By Aja Carmichael (WSJ)
Once well respected among mutual-fund heavyweights, portfolio manager Don Yacktman in recent years has been buffetted by critics taking swings at his conservative investment strategy.
But the 67-year-old may be quieting that criticism. Yacktman Fund’s (trading symbol YACKX) recent asset growth and healthy returns have once again put Mr. Yacktman on an all-star path.
Despite last year’s plummeting market, Mr. Yacktman’s flagship large-cap fund has managed a loss of about 2% during the past 12 months; the Standard & Poor’s 500-stock index has dropped roughly 30% in that period. Mr. Yacktman, along with son Stephen, who co-manages the fund, has also restored the fund’s assets to a competitive level at $530 million. The growth is driven by the Yacktmans’ efforts to protect the fund’s investments and exit from a few consumer names to focus on the media sector.

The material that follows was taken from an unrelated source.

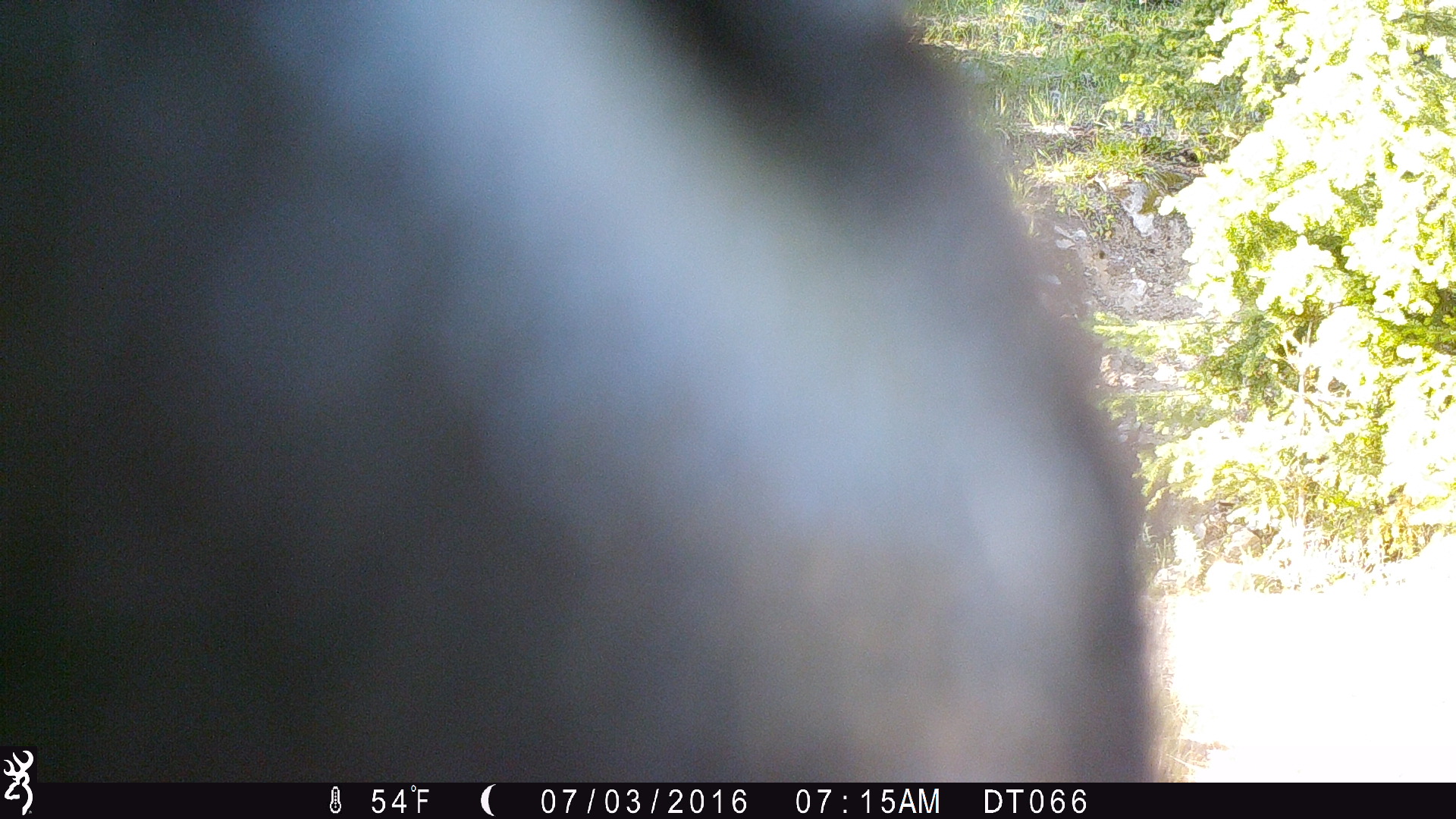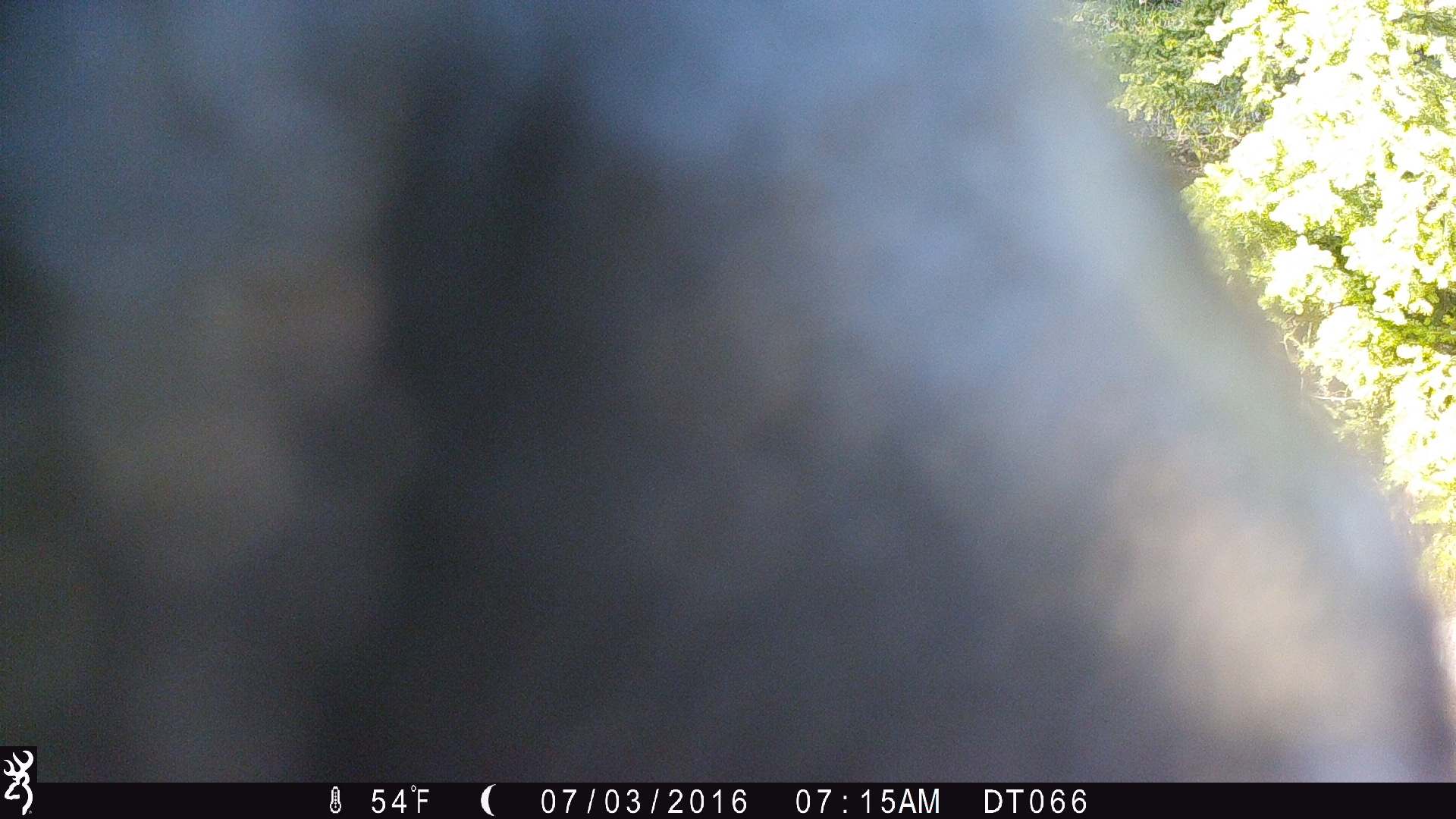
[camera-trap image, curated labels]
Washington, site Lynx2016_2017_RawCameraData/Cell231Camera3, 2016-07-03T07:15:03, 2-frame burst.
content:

The elder Mr. Yacktman, who was pegged as a top stock picker in the 1980s for his management of Select American Fund, credits his recent success to staying true to course. He said he hasn’t altered his investment strategy much during the past 20 years.
“It hasn’t changed dramatically; it’s just that we have been able to refine it more,” he said. “I think our batting average has improved and that comes from our number crunching and refining the process.”
But things weren’t always so rosy. The fund in 2000 had assets of $69 million, and it produced single-digit returns. Experts called Mr. Yacktman’s value-management style outdated during the peak of the bull market and tech-stock boom.
Also, Mr. Yacktman took criticism from financial advisers over the past two years for holding too much cash, reaching about 25% at one point in early 2007.
The five-star fund buys profitable stocks that have struck out with the market. The firm recently reduced its long-standing consumer focus and grabbed shares of Viacom, Liberty Media and News Corp., owner of The Wall Street Journal.
Mr. Yacktman said he is now “Dumpster diving,” putting cash to work and scavenging for fallen stocks that could have high rates of return. He recently swooped in on Pfizer as well as a couple of battered retail names, Abercrombie & Fitch and William-Sonoma.
The Texas-based fund holds 31 stocks, including Coca-Cola, Microsoft and eBay. It requires a minimum investment of $2,500 and doesn’t have a front load. Year to date, the fund is up 21%; the S&P 500 is down 0.2%. Over a three-year span, the fund has risen 1.4%, versus the S&P’s 8.5% decline.